A côté de ces moments qui sont ceux de l’existence quotidienne et qui raconte l’humain dans sa simplicité, les objectifs ont également su rendre les splendeurs des constructions de pierres héritées de l’histoire : le Colisée, le Panthéon, le Forum civil de Pompéi, les temples de Paestum, les ruines du château d’Euryalus à Syracuse, le dôme de Milan, le cloître de la cathédrale de Monreale, la façade médiévale de Santa Maria Maggiore à Tuscanella.

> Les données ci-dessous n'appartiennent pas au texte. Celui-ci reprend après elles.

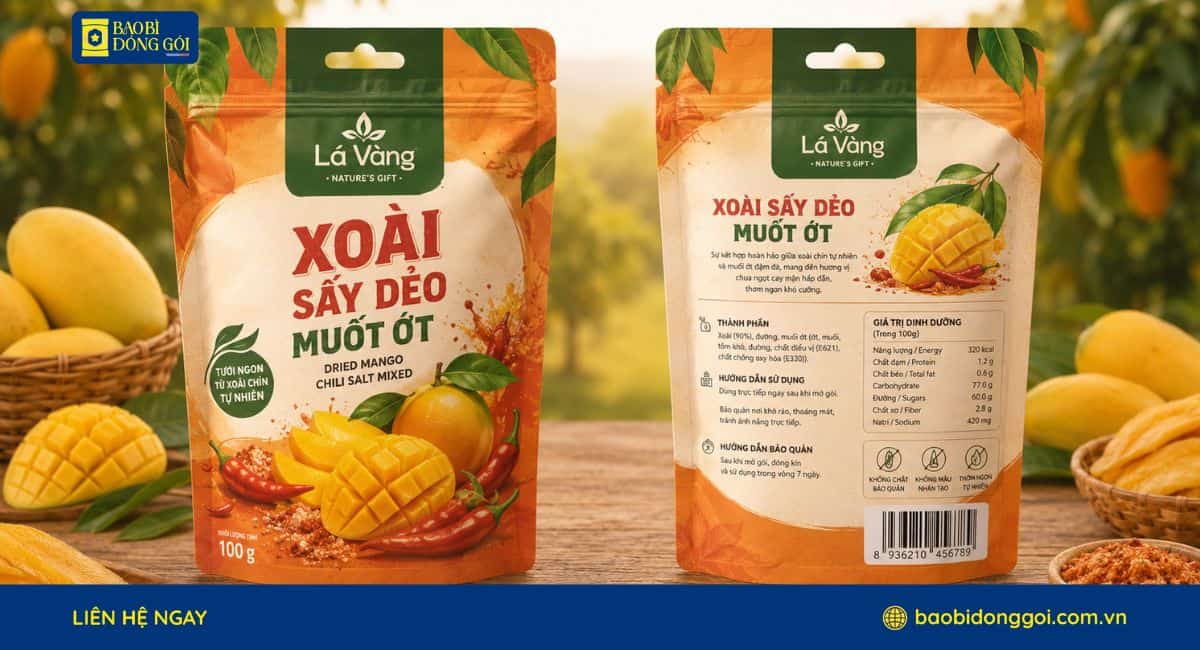 Mẫu bao bì xoài sấy dẻo muối ớt in theo yêu cầu thương hiệu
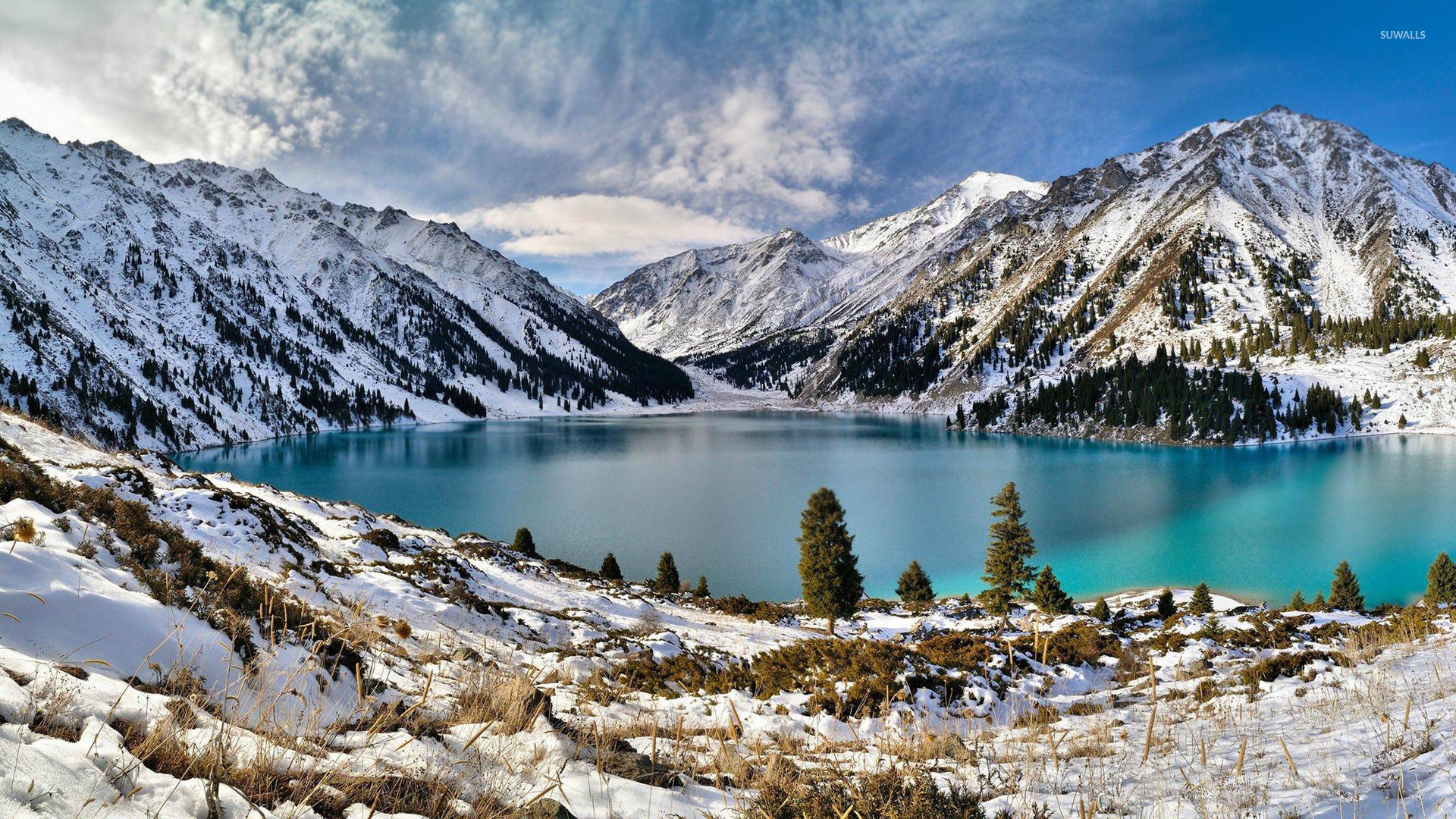 Snowy mountains lake wallpaper - Nature wallpapers - #16658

Transitions calculées d’ombres et de reflets de lumière oblique, contrastes savamment étudiés, cadrages osés pour l’époque, ces images qui semblent surannées restent modernes et traduisent des jeux de perspectives qui souvent échappent à l’œil, comme cette photographie de Leopoldo Alinari, fondateur en 1852 avec ses frères Giuseppe et Romualdo du célèbre atelier photographique, proposant un effet incroyable de rapprochement entre la coupole de la cathédrale Santa Maria del Fiore de Florence et le campanile de Giotto.

 

Reste la nature, égale et recommencée, ardente sous le soleil méditerranéen, une présence accueillante et gardant sa distance, la Marina Piccola et les Faraglioni de Capri, la Grotta Azzurra, la merveilleuse baie de Naples embrassée depuis la chartreuse de San Martino telle une immense courbe équilibrée autour de l’axe d’un pin parasol, les troupeaux aux pieds des arches rongées par les siècles de l’aqueduc de Claude, « leur crête découpée s’étirant comme la colonne vertébrale d’un squelette en décomposition de quelque monstre », écrivait Henry James (A Roman Holiday, 1873, dans Italian Hours, 1909). Des citations comme celle-ci, intelligemment choisies, émaillent un texte instructif. Les Goncourt, Maupassant, Zola, Nietzsche, Barrès ont connu cette Italie des anciens jours et la décrivent avec leur talent respectif dans des phrases évocatrices. « Les rues propres et graves…les plus beaux cafés…Gênes est le fouillis topographique le plus enchevêtré du monde…ces belles journées si lentes, si paresseuses, si bleues », des fragments littéraires qu’il faudrait citer entiers et les mettre en miroir de ces regards d’artistes qui surent restituer la magie de cet « inépuisable musée à ciel ouvert ».

 

Le lecteur qui aime partir vers d’autres horizons et revisiter le passé a de quoi renouveler ce plaisir en se plongeant dans cet album de souvenirs. Chaque photographe, équipé de son appareil et surtout de son propre sens esthétique, de sa curiosité, de ses goûts, se fait l’interprète de ce voyage pittoresque auquel le lecteur est convié et laisse dans sa mémoire les marques durables de « ce mythe visuel » que fut l’Italie d’alors.

 

Dominique Vergnon

 

Giovanni Fanelli, Barbara Mazza, Italie, le Grand tour, dans le miroir de la photographie au XIXème siècle, éditions Nicolas Chaudin, 352 pages, octobre 2013, 26,8x23,7 cm, nombreuses illustrations, 50 euro.